June 6, 2018

Airportr: a lightweight package for airport data

As someone whose day job is in the travel and tourism industry, I have to work with airport codes, names, and locations all the time.

airportr is a lightweight package to help deal with a few common airport related tasks. This package bundles open license airport data from OurFlights with several utility functions and does not require any API calls or dependencies beyond dplyr.

airportr is easy to install from Github (or soon CRAN).

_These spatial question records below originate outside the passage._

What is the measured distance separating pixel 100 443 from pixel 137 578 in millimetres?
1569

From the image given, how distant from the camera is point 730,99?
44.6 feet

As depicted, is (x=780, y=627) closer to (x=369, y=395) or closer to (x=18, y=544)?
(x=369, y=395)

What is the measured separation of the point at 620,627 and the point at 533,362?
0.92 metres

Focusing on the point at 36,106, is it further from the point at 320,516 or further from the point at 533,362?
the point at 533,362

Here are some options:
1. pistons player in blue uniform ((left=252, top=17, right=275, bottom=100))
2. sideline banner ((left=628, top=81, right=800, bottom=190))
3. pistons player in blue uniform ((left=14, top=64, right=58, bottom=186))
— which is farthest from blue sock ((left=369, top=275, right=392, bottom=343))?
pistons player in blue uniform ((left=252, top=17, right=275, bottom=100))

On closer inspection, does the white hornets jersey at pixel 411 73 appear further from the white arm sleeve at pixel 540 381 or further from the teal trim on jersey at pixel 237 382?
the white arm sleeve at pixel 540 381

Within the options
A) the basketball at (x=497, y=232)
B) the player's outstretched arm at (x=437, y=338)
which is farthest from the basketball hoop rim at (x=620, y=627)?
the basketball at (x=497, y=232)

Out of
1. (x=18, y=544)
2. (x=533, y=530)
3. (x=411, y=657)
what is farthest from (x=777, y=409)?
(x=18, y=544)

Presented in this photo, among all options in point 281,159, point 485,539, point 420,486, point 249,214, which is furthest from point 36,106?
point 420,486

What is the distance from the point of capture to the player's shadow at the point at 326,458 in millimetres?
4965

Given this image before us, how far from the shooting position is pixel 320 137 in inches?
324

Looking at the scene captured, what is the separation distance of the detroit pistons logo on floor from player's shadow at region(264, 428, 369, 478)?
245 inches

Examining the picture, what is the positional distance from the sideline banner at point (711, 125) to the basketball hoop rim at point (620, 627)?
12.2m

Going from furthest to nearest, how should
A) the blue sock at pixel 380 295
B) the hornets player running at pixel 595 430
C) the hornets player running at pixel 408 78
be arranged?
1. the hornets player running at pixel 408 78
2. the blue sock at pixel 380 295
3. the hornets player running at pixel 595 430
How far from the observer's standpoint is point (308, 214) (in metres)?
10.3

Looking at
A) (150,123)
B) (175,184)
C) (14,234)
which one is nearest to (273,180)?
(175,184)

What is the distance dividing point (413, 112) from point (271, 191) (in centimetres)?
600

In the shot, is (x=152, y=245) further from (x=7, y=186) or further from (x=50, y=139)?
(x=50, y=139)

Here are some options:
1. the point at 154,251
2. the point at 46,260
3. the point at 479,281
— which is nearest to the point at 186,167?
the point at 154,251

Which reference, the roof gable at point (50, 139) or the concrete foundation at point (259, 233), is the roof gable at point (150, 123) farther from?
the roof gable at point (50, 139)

#install.packages("devtools")
devtools::install_github("dshkol/airportr")
library(airportr)

Simple lookup functions

There are four simple lookup functions that work by taking some kind of input such as an airport name, an airport IATA/IACO code, or city name and returns structured and consistent data. This can be as simple as finding out what airport YYJ is:

airport_lookup("YYJ")
## [1] "Victoria International Airport"

Or the geographic coordinates of Lester B. Pearson Airport in Toronto:

airport_location("Lester B. Pearson International Airport")
## # A tibble: 1 x 2
##   Latitude Longitude
##      <dbl>     <dbl>
## 1     43.7     -79.6

Or the full available detailed data for CYEG:

dplyr::glimpse(airport_detail("CYEG"))
## Observations: 1
## Variables: 14
## $ `OpenFlights ID` <int> 49
## $ Name             <chr> "Edmonton International Airport"
## $ City             <chr> "Edmonton"
## $ Country          <chr> "Canada"
## $ IATA             <chr> "YEG"
## $ ICAO             <chr> "CYEG"
## $ Latitude         <dbl> 53.3097
## $ Longitude        <dbl> -113.58
## $ Altitude         <int> 2373
## $ UTC              <dbl> -7
## $ DST              <chr> "A"
## $ Timezone         <chr> "America/Edmonton"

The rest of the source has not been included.